# Vortex



## shot1buck (Feb 23, 2011)

Bought a used Crossfire ll from a guy couple weeks ago when I traded for a Ruger 10/22 take down. It was missing the turret caps and other then that optics crisp and clear. So had a day off from work and made a call to the company because I wasn’t able to find the caps to buy online from them. Spoke to the wonderful lady in the parts department and she indicated that it’s covered under the warranty and was sending a pair of them out. Incredible customer service as far as I’m concerned. Makes me want to switch the rest of my scopes to them for doing that for me!!! Hard to get that type of service anymore in my mind. Just quick shout out to Vortex. Anyone else have good customer service like that recently?


----------



## bobk (Apr 30, 2004)

Yep, I lost a lens cover on my binos. They sent me a complete set no charge.


----------



## Muddy (May 7, 2017)

I don’t have any customer service experience with Vortex, but I am happy with my Vortex binos and scopes.


----------



## ezbite (May 25, 2006)

Lifetime warranty and made in America what’s not to love?
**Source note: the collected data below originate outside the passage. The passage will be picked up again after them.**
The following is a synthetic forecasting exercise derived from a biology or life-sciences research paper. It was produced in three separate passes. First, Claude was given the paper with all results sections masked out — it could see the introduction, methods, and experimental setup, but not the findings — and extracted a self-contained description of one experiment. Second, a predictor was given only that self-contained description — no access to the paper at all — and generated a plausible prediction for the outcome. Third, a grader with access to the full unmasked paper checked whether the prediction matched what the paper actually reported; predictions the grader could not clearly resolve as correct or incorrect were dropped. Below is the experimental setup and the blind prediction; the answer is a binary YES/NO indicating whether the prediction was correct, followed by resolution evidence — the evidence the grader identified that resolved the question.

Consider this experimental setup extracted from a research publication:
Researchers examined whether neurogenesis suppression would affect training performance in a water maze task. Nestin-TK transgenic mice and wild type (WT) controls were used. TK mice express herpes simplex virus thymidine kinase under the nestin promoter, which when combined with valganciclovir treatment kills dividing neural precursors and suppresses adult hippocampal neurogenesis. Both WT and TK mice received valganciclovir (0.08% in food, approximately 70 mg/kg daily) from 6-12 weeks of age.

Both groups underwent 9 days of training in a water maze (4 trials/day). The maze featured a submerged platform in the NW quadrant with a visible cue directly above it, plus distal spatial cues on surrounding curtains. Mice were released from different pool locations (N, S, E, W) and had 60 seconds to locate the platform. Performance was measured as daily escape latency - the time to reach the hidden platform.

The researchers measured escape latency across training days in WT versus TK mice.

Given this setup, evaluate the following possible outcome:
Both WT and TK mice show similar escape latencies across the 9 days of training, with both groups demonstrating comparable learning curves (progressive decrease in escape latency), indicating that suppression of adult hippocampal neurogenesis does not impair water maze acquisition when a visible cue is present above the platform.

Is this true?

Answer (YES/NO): YES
Other than a redfield on one of my .22’s every optic I have is vortex, even the one on the mighty .10mm


----------



## Sammy Bixler (Dec 29, 2018)

I have broke a pair of there binos send me a brand new pair free of charge ! All my optics are vortex and always will be!


----------



## shot1buck (Feb 23, 2011)

Vortex update! Forget to mention that the caps were delivered last Monday. I also got a nice hat as well in the package that they sent me. Pretty cool of them to do that!


----------



## Jim white (Feb 19, 2018)

I've been looking for a new pair of binoculars a company like vortex seems like a very good choice 👍


----------



## supersport 170 (Apr 10, 2014)

I have been using a couple of there scopes ,a big Diamondback tactical 5-25 and a Strike Eagle 6-24.Im using them on a 6 Creedmoor and a 300prc . They have performed perfectly and I could buy 3 of the Strike Eagle scopes for what I paid for another brand of equal quality in a different brand . It's a no brainer and I'll use them untill I can't . Awsome quality and love everything Vortex and own.


----------



## Bvil (Sep 28, 2019)

Out of dozens of Vortex products I've only had one scope with an issue. They replaced it free of charge and included a stocking hat and stickers with the new scope.

I have purchased used scopes at gun shows that were missing caps and each manufacturer sent me new ones at no cost even without a warranty. NcStar, Redfield, Hammers, Nikon and Burris.


----------